PROVIDED PASSAGE start

Locked up abroadA mechanism needs to be created to protect the legal aid rights of migrant workers
Published at : January 17, 2019
Updated at : January 17, 2019 11:07
Migrant workers suffer a wide range of human rights violations including abuse, exploitation and torture in the destination countries. Further, they become particularly susceptible to human rights violations when they encounter the criminal justice system. In countries that host large numbers of migrant workers, foreign nationals are vulnerable to discriminatory treatment and deprivation of due process resulting from linguistic and cultural barriers.
The justice systems are especially difficult for migrant workers to understand and navigate due to lack of command of the local language, financial resources and awareness regarding access to resources within the local legal system. For Nepali migrant workers, most of whom have no educational background orientation, the situation is even grimmer.
The predeparture orientation programmes mandated by the government do not provide adequate details about the foreign criminal justice system. Information about common barriers or risks for migrant workers, their rights in the destination countries and how they may exercise them should they be arrested is not provided during the training sessions. The government has a constitutional duty to implement legal aid programmes for its citizens residing and working abroad. According to Article 50 of the constitution, the state’s political objective ‘shall be to establish a public welfare system of governance’. Such a system requires policies designed to protect and promote citizens’ socio-economic status, opportunity and safety. The government has not made policies to ensure these three things.
By failing to provide formal legal aid programmes for its citizens arrested abroad, the government has violated Article 20(10) of the constitution which states, ‘Any indigent party shall have the right to free legal aid in accordance with law.’At the same time, it has violated other constitutional provisions including the right to live with dignity, personal liberty, non-discrimination and information.
The government has recently acknowledged its duty to protect Nepali migrant workers imprisoned or awaiting trial in foreign countries by agreeing to create legal aid programmes for those who cannot afford, or would otherwise be denied, legal assistance. On June 28, 2018, amid intense debate, the ministry issued the Guidelines to Provide Legal Protection to Migrant Workers, 2018. According to the guidelines, the government is required to provide free legal aid to indigent Nepali workers who migrated through legal channels. With regard to eligible recipients, Nepali government officials will investigate the criminal offence with which the worker has been charged, the legal aspects of the case specific to the destination country, and the judicial process. Embassy officials will then hire ‘a competent local lawyer with knowledge of the foreign country’s legal system to defend the migrant worker’s legal rights’.

PROVIDED PASSAGE end
DATASET EXCERPT start

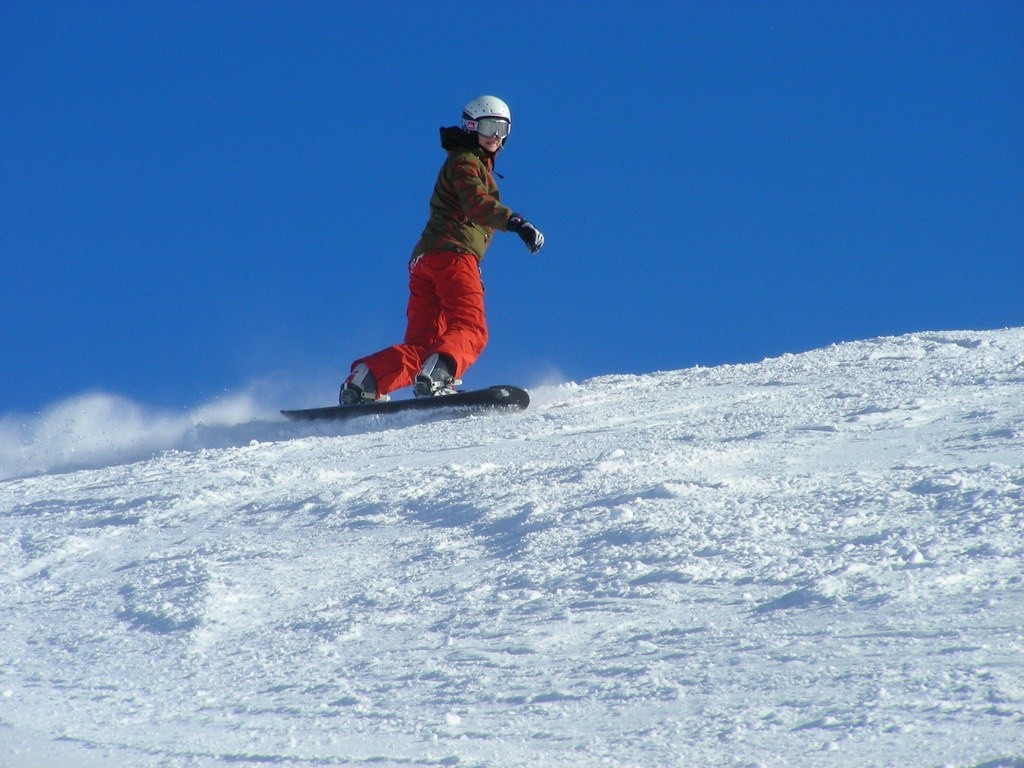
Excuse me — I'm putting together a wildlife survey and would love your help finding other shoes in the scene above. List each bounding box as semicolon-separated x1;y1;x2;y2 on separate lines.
340;383;391;405
414;381;466;397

DATASET EXCERPT end

* **WHAT TO WORK ON**:
1/ In the passage on legal aid for migrant workers, which article of the constitution gives an indigent party the right to free legal aid?
2/ Carry on the passage on legal aid for Nepali migrant workers from its final sentence.

* **OUTPUTS BY TASK**:
1/ Article 20(10).

2/
However, a provision in the guidelines seems to be contradict international human rights norms and principles. It excludes undocumented migrant workers, stating that ‘they are not subject to protection and legal assistance’ from the government. The exclusionary provision contradicts universal principles like’ everyone shall have equal access to court and tribunal’ and ‘non-discriminationand equality without distinction of any kind or status’. The protection of citizens’ rights must not be contingent onhis or her status.
The UN Committee on the Protection of the Rights of All Migrant Workers and Members of their Families, General Comment No 2 states that while irregular entry and stay may constitute an administrative offence, it is not a crime per se. The Special Rapporteur on the Human Rights of Migrants also says that irregular migration is not a crime. A new directive of the government identifying non-documentation as a crime, and freeing itself of the responsibility to protect its citizens’ right to life is unjust.
The government should not ignore the fact that precautionary failure on its part is what leads migrant workers to assume an undocumented status. Impractical bans, failure to implement zero-recruitment policies, failure to put unscrupulous intermediaries behind bars, and the centralised judicial structure perpetuate the undocumented status of many migrant workers. Ousting workers on the grounds of documentation is how the government evades its responsibility and remains hostile towards the plight of migrant workers.
It is imperative that the government address these challenges through measures that aid migrant workers in the navigation of foreign criminal justice systems. If the government hastily endorses new mechanisms and policies without considering the larger picture, the poor situation of migrant workers is going to worsen.
Potential solutions should necessarily be outside traditional approaches and encapsulate contemporary developments in the field of human rights and migration. Moving forward, the government is necessarily tasked with providing more practical and competent mandates that can ensure legal assistance to migrant workers languishing in inhumane conditions in foreign jails.
Devkota is a human rights lawyer.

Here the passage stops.